Researchers Assess the Impacts of Living in a Chemical Soup
Inside Oregon State University’s Sinnhuber Aquatic Research Laboratory are rooms lined with tanks filled with thousands of zebrafish—silver, striped, one-to-two-inch creatures often found in home aquariums. The lab is the domain of Robert Tanguay, professor of molecular toxicology at Oregon State, whose zebrafish are helping to answer one of the most pressing questions in environmental health and toxicology: what are the health effects of chemical mixtures?
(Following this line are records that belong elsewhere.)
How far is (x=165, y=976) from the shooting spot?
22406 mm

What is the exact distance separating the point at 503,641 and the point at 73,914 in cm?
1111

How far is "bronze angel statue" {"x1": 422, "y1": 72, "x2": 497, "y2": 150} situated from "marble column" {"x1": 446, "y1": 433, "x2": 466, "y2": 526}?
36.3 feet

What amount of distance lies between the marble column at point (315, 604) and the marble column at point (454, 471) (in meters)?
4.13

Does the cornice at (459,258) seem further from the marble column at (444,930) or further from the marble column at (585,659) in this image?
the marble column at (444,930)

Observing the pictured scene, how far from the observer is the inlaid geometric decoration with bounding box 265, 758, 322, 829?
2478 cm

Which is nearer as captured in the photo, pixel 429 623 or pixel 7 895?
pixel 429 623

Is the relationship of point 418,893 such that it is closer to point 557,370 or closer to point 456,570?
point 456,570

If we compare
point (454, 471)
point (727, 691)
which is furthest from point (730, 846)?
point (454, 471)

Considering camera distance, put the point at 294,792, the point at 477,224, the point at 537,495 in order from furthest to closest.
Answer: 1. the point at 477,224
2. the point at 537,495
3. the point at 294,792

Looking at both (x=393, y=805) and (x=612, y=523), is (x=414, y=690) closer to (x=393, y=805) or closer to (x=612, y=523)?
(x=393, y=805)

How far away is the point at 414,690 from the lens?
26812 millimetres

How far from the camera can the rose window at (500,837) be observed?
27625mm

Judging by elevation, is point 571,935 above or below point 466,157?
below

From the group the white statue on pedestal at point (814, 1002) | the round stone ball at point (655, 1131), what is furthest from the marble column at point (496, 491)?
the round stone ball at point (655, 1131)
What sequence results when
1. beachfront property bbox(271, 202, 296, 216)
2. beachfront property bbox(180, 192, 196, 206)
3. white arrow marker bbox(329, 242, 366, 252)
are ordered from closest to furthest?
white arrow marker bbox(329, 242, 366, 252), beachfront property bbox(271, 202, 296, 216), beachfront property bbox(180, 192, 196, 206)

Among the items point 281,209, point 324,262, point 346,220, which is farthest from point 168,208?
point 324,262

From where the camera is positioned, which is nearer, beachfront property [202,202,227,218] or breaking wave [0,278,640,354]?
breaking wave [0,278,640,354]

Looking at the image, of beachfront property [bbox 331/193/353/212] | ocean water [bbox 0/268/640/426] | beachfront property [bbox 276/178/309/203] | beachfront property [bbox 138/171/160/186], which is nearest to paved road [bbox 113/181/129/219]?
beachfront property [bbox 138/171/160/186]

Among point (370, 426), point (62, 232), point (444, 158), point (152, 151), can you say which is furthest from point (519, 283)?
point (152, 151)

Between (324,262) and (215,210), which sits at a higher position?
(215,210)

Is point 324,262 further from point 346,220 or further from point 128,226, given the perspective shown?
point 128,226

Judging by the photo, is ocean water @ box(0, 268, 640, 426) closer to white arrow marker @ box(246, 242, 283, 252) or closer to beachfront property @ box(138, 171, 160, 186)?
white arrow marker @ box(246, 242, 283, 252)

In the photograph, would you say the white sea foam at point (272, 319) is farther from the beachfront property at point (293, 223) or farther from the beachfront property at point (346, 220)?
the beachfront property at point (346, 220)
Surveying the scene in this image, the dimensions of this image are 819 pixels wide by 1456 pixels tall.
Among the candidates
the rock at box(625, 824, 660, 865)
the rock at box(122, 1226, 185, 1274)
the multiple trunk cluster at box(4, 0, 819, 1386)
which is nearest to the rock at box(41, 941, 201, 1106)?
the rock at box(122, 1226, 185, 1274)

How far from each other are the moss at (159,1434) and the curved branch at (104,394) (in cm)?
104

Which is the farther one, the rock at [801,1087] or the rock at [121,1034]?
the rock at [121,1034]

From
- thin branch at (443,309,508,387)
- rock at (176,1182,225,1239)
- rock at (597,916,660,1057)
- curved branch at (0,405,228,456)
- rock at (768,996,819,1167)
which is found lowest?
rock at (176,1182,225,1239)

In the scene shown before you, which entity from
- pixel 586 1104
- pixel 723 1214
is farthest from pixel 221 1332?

Tanguay has pioneered the use of zebrafish in toxicology. His lab is on the leading edge of this research, designing new experimental techniques and equipment that are enabling scientists to assess the impacts of multiple chemical exposures. Using zebrafish, Tanguay and other scientists are zeroing in on why certain chemical components of crude oil spilled by the Exxon Valdez in 1989 continue to adversely affect fish survival in Alaska’s Prince William Sound. With zebrafish, they also are learning why pesticide runoff can impair Pacific Northwest salmon’s ability to navigate and how oil from the ruptured Deepwater Horizon well is affecting marine species’ health in the Gulf of Mexico.
But zebrafish research goes well beyond the impact of chemical exposures on marine life. Zebrafish studies are also being used to assess the potential human health impacts of the chemical stew in U.S. Superfund sites. Tanguay’s lab is conducting research for the U.S. Environmental Protection Agency (EPA), evaluating the toxicity of thousands of chemicals used in countless consumer products. Zebrafish are also proving key to advancing our understanding of how particular chemical compounds affect the expression of individual genes that maintain and influence virtually every body system.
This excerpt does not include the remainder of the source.